#### WHAT THE TASK REQUIRES
Return the lines below in which the string "script" occurs.

#### DATASET RECORDS
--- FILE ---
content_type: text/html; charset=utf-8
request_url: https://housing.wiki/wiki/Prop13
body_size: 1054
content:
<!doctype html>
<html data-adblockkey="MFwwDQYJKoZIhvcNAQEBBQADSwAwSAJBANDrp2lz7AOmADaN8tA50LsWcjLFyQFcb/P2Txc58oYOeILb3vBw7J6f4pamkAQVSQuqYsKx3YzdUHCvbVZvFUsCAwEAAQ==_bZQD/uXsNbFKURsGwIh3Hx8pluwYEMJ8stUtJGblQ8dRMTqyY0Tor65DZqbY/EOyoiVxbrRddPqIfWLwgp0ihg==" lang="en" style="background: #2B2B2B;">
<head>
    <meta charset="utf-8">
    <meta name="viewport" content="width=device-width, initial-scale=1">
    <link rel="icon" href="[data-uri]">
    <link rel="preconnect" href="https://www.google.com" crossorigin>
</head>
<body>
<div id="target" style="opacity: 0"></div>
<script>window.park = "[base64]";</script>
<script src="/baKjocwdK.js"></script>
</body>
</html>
==
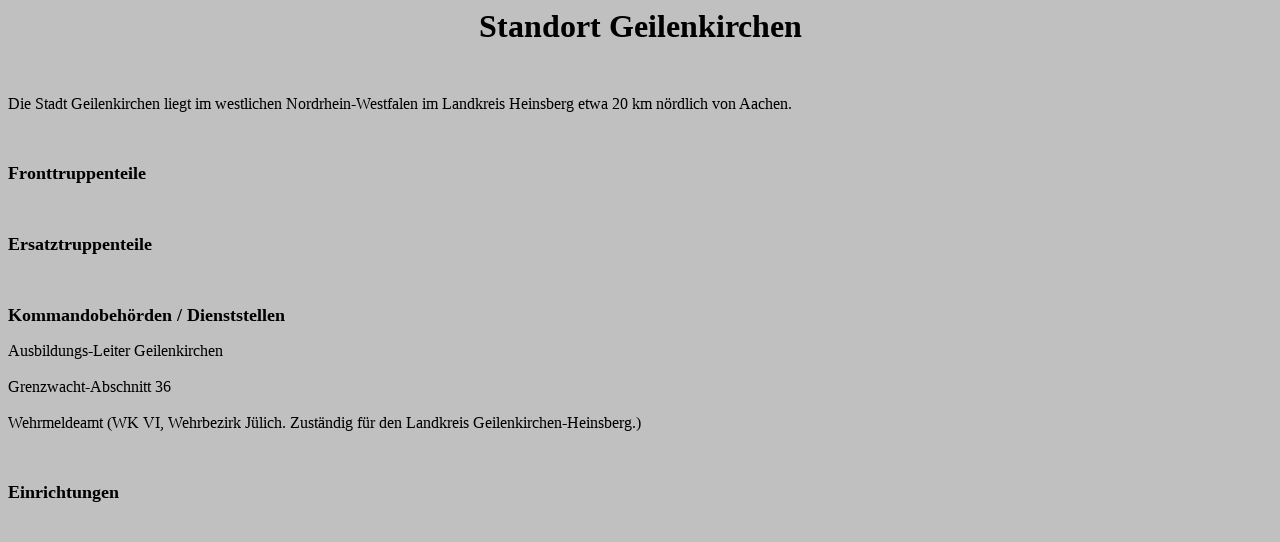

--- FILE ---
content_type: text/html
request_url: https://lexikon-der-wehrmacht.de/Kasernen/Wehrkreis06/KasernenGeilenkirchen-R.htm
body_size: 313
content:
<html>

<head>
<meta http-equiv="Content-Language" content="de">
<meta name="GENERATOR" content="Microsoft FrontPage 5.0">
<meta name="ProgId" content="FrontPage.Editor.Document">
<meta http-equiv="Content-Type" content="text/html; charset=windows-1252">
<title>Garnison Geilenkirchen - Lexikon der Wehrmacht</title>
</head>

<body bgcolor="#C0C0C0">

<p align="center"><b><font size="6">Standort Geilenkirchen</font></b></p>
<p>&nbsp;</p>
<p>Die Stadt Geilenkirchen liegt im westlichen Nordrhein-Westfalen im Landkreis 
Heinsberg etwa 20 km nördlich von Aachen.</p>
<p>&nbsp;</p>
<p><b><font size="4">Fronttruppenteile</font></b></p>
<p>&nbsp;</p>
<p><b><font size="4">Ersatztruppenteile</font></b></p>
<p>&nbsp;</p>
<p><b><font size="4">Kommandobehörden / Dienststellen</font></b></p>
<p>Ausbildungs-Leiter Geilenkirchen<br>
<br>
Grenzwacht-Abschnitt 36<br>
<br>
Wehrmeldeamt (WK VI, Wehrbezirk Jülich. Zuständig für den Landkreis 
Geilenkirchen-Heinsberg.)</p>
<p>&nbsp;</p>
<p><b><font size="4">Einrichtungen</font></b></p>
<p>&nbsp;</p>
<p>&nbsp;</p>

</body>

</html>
==
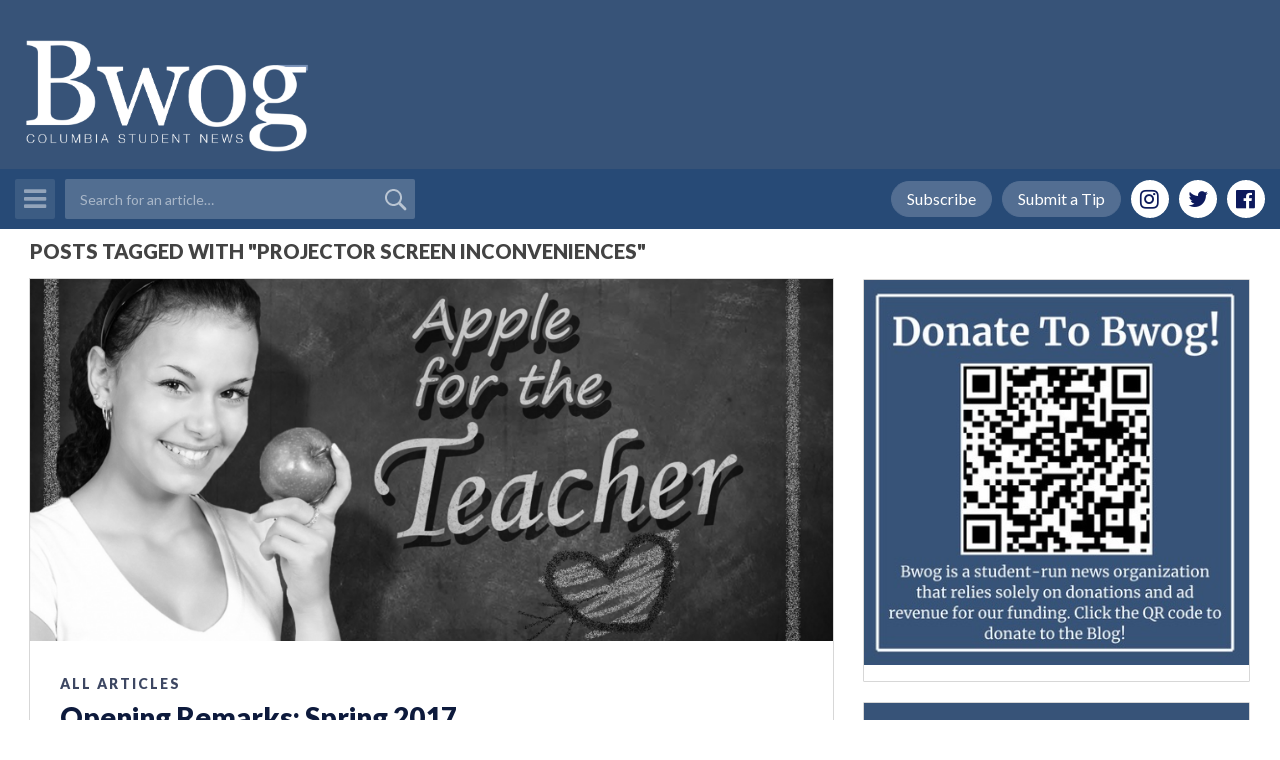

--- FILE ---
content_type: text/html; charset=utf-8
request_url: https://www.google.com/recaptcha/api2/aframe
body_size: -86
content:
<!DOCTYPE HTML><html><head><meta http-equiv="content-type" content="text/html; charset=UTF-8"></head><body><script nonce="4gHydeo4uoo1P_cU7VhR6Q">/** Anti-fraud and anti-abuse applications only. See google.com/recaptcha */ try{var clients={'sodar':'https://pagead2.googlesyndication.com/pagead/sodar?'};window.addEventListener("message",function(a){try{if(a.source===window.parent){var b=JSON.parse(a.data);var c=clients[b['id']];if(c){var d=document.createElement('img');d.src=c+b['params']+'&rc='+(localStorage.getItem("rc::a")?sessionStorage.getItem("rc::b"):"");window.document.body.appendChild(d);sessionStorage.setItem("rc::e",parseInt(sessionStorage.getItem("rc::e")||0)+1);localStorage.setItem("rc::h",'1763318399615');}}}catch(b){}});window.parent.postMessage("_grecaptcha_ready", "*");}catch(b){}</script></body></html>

#### TASK SOLUTION
<script>window.park = "[base64]";</script>
<script src="/baKjocwdK.js"></script>
<!DOCTYPE HTML><html><head><meta http-equiv="content-type" content="text/html; charset=UTF-8"></head><body><script nonce="4gHydeo4uoo1P_cU7VhR6Q">/** Anti-fraud and anti-abuse applications only. See google.com/recaptcha */ try{var clients={'sodar':'https://pagead2.googlesyndication.com/pagead/sodar?'};window.addEventListener("message",function(a){try{if(a.source===window.parent){var b=JSON.parse(a.data);var c=clients[b['id']];if(c){var d=document.createElement('img');d.src=c+b['params']+'&rc='+(localStorage.getItem("rc::a")?sessionStorage.getItem("rc::b"):"");window.document.body.appendChild(d);sessionStorage.setItem("rc::e",parseInt(sessionStorage.getItem("rc::e")||0)+1);localStorage.setItem("rc::h",'1763318399615');}}}catch(b){}});window.parent.postMessage("_grecaptcha_ready", "*");}catch(b){}</script></body></html>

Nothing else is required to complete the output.